Provided records:

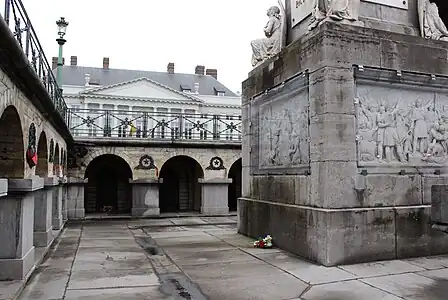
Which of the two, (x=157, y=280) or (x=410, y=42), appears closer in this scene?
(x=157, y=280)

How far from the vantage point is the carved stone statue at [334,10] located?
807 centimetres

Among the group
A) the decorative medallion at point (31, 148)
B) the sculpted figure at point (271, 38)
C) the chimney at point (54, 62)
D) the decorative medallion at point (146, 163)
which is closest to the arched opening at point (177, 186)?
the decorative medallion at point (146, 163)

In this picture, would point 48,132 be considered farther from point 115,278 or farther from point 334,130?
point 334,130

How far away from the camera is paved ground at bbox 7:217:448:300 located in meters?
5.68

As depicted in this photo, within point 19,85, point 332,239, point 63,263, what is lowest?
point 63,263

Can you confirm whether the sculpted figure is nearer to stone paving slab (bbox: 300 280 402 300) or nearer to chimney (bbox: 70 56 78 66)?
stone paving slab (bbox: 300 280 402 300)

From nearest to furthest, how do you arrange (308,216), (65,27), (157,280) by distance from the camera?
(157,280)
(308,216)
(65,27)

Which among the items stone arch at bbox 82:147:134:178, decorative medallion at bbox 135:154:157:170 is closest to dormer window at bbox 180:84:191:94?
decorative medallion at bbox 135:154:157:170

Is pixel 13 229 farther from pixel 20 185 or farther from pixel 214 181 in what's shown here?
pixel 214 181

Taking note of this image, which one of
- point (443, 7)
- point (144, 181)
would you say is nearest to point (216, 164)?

==

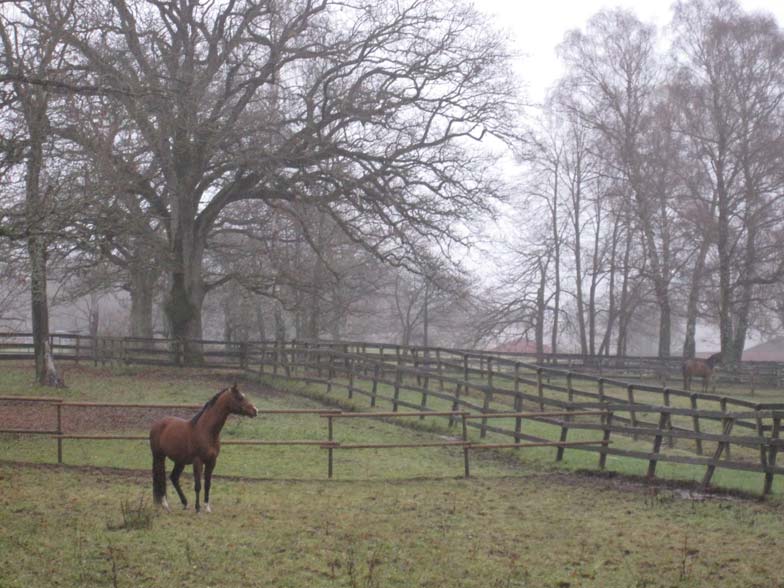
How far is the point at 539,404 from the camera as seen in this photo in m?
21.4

Task details: Find each line in the items above that contains the word "sculpted", and copy those lines out.

Problem solution:
B) the sculpted figure at point (271, 38)
Can you confirm whether the sculpted figure is nearer to stone paving slab (bbox: 300 280 402 300) or nearer to chimney (bbox: 70 56 78 66)?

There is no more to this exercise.